> TEXTO DE ESTUDIO

▬▬▬▬▬▬▬▬▬▬

Mauro acababa de cumplir 28 años y tenía que tomar una decisión. Nacido en una humilde familia brasileña, Mauro había completado una carrera académica estelar. Después de una brillante licenciatura de física en Rio de Janeiro, consiguió una beca para el programa de doctorado en cosmología del King’s College de Londres.
Ahora, con el título de doctor bajo el brazo, Mauro tenía que decidir su futuro: ¿continuar en el mundo académico o trabajar para el sector privado? El comienzo de la vida profesional de cualquier joven investigador es extraordinariamente exigente. A menudo, este periodo consiste en mudanzas entre países, poca estabilidad laboral y salarios muy bajos. Mauro se había casado dos años antes y su mujer acababa de dar a luz a su primer hijo, así que aceptó una oferta para trabajar en un banco de inversión de la City de Londres.
Desde los años 90, miles de investigadores en física y matemáticas han seguido la misma trayectoria que Mauro. A medida que avanzaba el proceso de globalización económica, los mercados financieros crecieron exponencialmente. Los bancos de inversión y los hedge funds necesitaban nuevos talentos para crear complejos productos financieros. ¿Qué mejor que reclutarlos desde el mundo académico donde los salarios son tan bajos? En la industria financiera, a profesionales como Mauro se les conoce como “quants”, un diminutivo para “analistas cuantitativos”.
El sueño de utilizar modelos matemáticos para predecir los mercados financieros es muy antiguo. Si gracias a herramientas analíticas podemos predecir los eclipses de Luna para los próximos 10.000 años, ¿por qué no encontrar las ecuaciones que nos permitan hacernos millonarios?
El mundo financiero creyó encontrar su santo grial en el año 1973. Dos economistas estadounidenses, Fischer Black y Myron Scholes, publicaron una ecuación que permitía estimar los precios de ciertos contratos financieros conocidos como “derivados”. En pocas décadas, el mercado de estos complejos instrumentos movería cientos de billones de dólares. Black y Scholes fueron galardonados con el Premio Nobel de Economía en el año 1997.
A los inversores les gusta el riesgo, siempre y cuando puedan ponerle un precio. Los nuevos talentos matemáticos parecían capaces de cuantificar los riesgos de instrumentos financieros cada vez más complicados. Con la seguridad que proporcionaban los analistas cuantitativos, los managers de los bancos se lanzaban a crear productos aún más sofisticados.

▬▬▬▬▬▬▬▬▬▬

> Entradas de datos
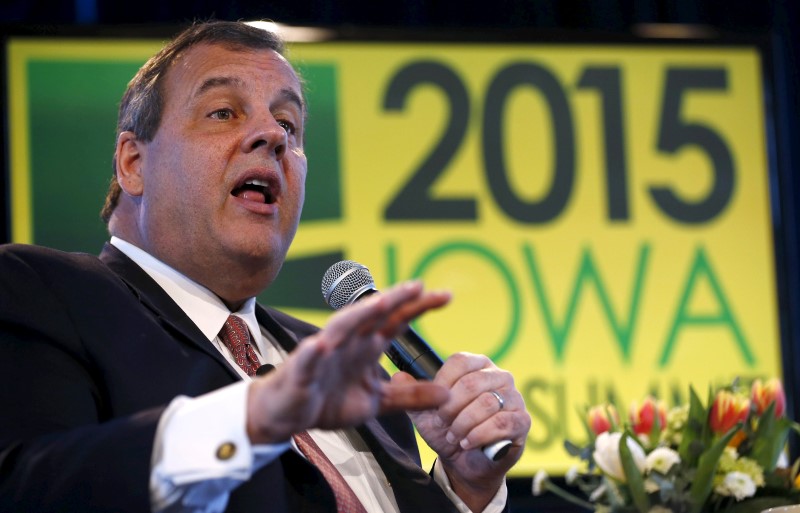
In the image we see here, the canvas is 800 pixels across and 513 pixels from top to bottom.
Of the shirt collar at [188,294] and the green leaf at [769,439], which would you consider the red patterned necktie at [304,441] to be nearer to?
the shirt collar at [188,294]

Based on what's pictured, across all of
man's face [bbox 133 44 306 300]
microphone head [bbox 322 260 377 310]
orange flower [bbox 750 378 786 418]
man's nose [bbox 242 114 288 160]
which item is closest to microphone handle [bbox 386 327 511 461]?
microphone head [bbox 322 260 377 310]

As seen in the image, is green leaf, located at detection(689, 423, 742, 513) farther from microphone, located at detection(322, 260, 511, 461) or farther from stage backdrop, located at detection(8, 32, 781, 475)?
stage backdrop, located at detection(8, 32, 781, 475)

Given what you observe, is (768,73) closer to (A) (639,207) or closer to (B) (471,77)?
(A) (639,207)

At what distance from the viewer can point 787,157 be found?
3.35 metres

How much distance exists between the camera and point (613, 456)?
2.09 metres

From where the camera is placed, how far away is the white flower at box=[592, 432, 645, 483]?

▬▬▬▬▬▬▬▬▬▬

> TAREA 1
Sustituye "ecuación" por "fórmula" en el fragmento del texto sobre los analistas cuantitativos que empieza con "El mundo financiero" y continúa hasta "el año 1997.", y reescríbelo completo con ese cambio.
> TAREA 2
Prosigue el texto sobre los analistas cuantitativos a partir de su última oración.
Las entradas proceden de otra fuente.

> RESPUESTA 1
El mundo financiero creyó encontrar su santo grial en el año 1973. Dos economistas estadounidenses, Fischer Black y Myron Scholes, publicaron una fórmula que permitía estimar los precios de ciertos contratos financieros conocidos como “derivados”. En pocas décadas, el mercado de estos complejos instrumentos movería cientos de billones de dólares. Black y Scholes fueron galardonados con el Premio Nobel de Economía en el año 1997.

> RESPUESTA 2
Mauro fue asignado a un equipo que trabajaba sobre el mercado inmobiliario estadounidense. Su tarea consistía en comprar miles de hipotecas a los bancos y englobarlas en un instrumento llamado “obligación de deuda colateral”, que luego vendía por trozos a otros inversores. En el año 2000, David X. Li, un matemático que trabajaba para JP Morgan, había publicado una fórmula que permitía cuantificar los riesgos de este producto. Usando la fórmula de Li, las agencias de rating calificaron con una triple-A muchas obligaciones de deuda colateral, lo que aumentó el apetito de los inversores por estos instrumentos. Esa demanda provocó que los bancos comenzaran a dar hipotecas a personas que difícilmente podrían devolverlas.
Hasta mediados de 2007, todo el mundo parecía feliz. Los bancos de inversión anunciaban cada trimestre beneficios de miles de millones de euros y analistas cuantitativos como Mauro se embolsaban jugosos bonus.
Hoy sabemos que aquella fiesta terminó con el mayor descalabro del sistema financiero desde la Gran Depresión. Muchas bancos sólo sobrevivieron gracias a las inyecciones de dinero público.
¿Cómo pudieron las matemáticas fallar tan estrepitosamente? Las ecuaciones son construcciones precisas. El problema es que cualquier modelo matemático de la realidad reposa sobre ciertas hipótesis y simplificaciones. Por ejemplo, la fórmula de Li fue derivada utilizando los datos del mercado inmobiliario durante los últimos 20 años, un periodo de tiempo donde los precios siempre habían subido.
Cuando estalló la burbuja, esos modelos ya no reflejaban la realidad. Mauro cuenta que sólo en una de las semana de noviembre de 2008, se produjeron 7 eventos para los que sus modelos daban una probabilidad de 1 vez cada 20.000 años.
El problema no fueron las fórmulas, sino la confianza ciega que estas generaron. Como todo el mundo creía comprender los riesgos, la complejidad del sistema creció hasta volverse incontrolable.
Millones de personas en todo el mundo están sufriendo las consecuencias. Además, los miles de cerebros que absorbió el mundo financiero suponen un terrible desperdicio de talento: ¿cuántos avances científicos habríamos logrado si genios como Mauro se hubiesen dedicado a la medicina o la física?